Besides, nobody likes to have their altruism invalidated by a recalcitrant or ungrateful audience.

I could have asked how the donations would be used, but no matter the answer I would have kept my 18 cents. I don’t consider patriotism a beneficent force, for it asks us to exhibit loyalty to nation-states that never fully accommodate their entire populations. In recent years I’ve grown fatigued of appeals on behalf of the troops, which intensify in proportion to the belligerence or potential unpopularity of the imperial adventure du jour.

In addition to donating change to the troops, we are repeatedly impelled to “support our troops” or to “thank our troops.” God constantly blesses them. Politicians exalt them. We are warned, “If you can’t stand behind our troops, feel free to stand in front of them.” One wonders if our troops are the ass-kicking force of P.R. lore or an agglomeration of oversensitive duds and beggars.

Such troop worship is trite and tiresome, but that’s not its primary danger. A nation that continuously publicizes appeals to “support our troops” is explicitly asking its citizens not to think. It is the ideal slogan for suppressing the practice of democracy, presented to us in the guise of democratic preservation. […]
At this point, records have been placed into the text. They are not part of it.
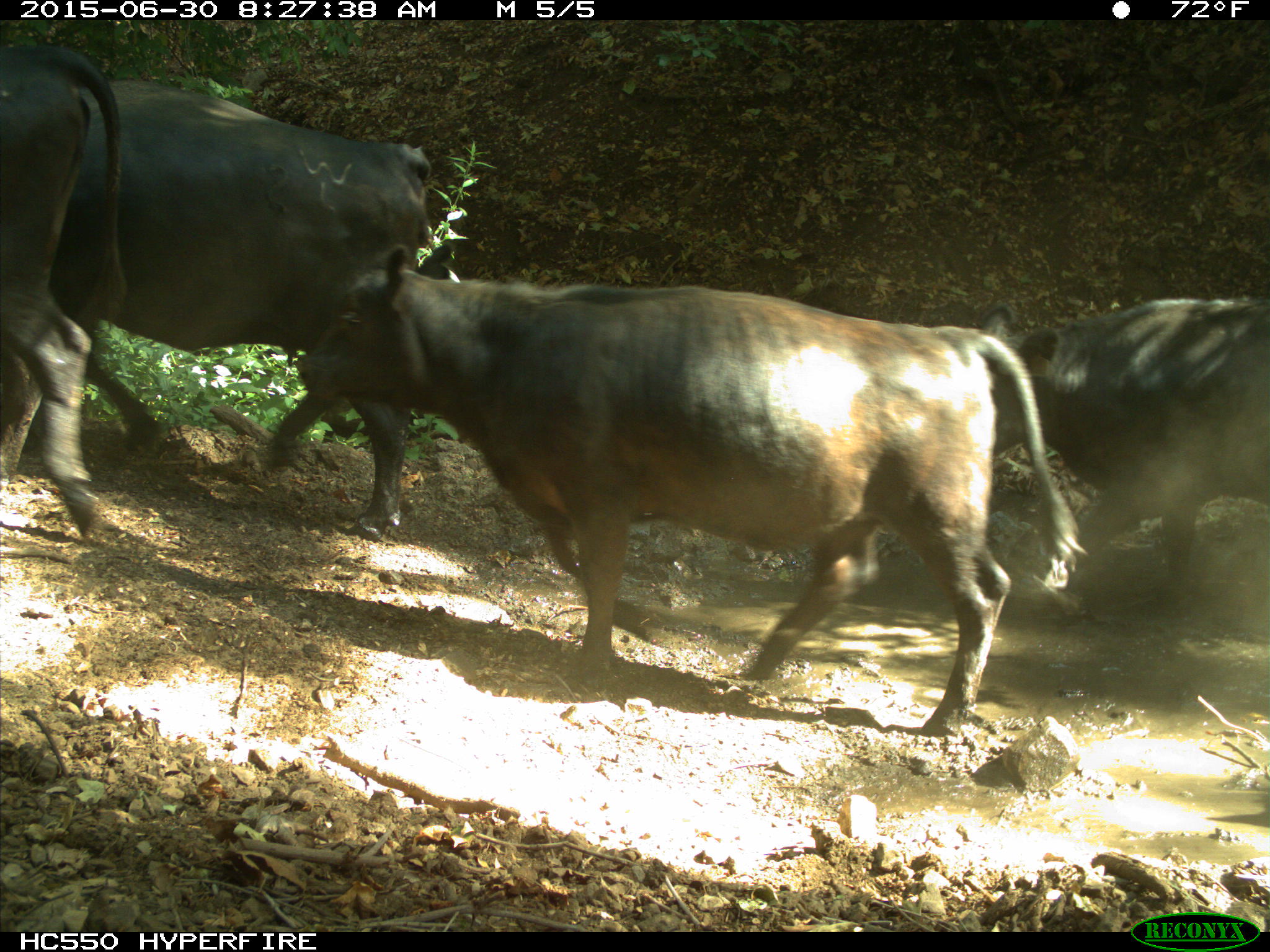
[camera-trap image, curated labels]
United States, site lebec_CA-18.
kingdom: Animalia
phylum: Chordata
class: Mammalia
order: Artiodactyla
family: Bovidae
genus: Bos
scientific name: Bos taurus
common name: domestic cow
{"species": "Bos taurus (domestic cow)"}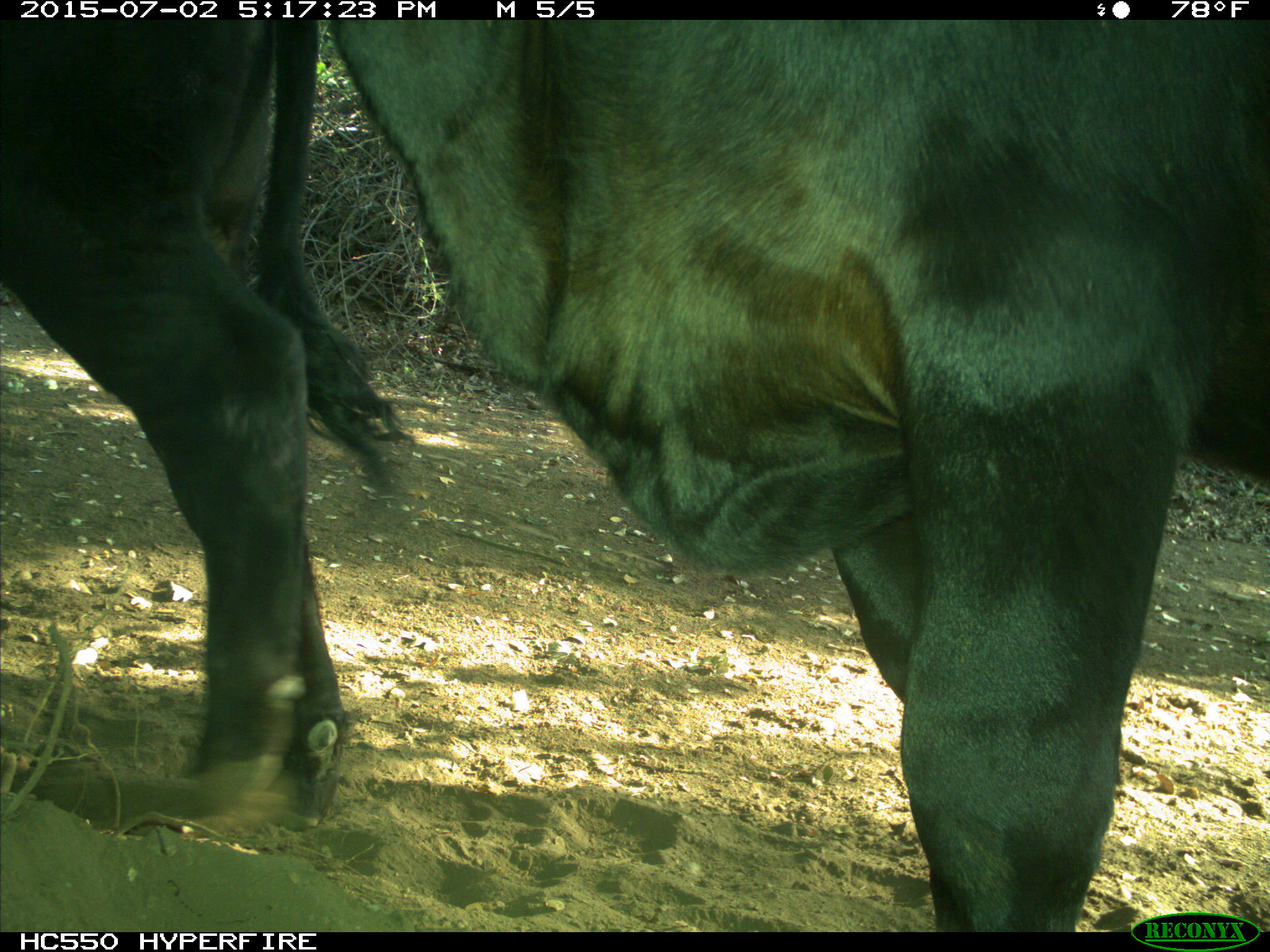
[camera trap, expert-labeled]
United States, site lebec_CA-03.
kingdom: Animalia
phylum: Chordata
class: Mammalia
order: Artiodactyla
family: Bovidae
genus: Bos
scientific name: Bos taurus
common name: domestic cow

Clichés aren’t usually meant to be analyzed, but this one illuminates imperialism so succinctly that to think seriously about it is to necessarily assess jingoism, foreign policy, and national identity. The sheer vacuity and inexplicability of the phrase, despite its ubiquity, indicates just how incoherent patriotism is these days.

Who, for instance, are “the troops”? Do they include those safely on bases in Hawaii and Germany? Those guarding and torturing prisoners at Bagram and Guantánamo? The ones who murder people by remote control? The legions of mercenaries in Iraq? The ones I’ve seen many times in the Arab world acting like an Adam Sandler character? “The troops” traverse vast sociological, geographical, economic and ideological categories. It does neither military personnel nor their fans any good to romanticize them as a singular organism.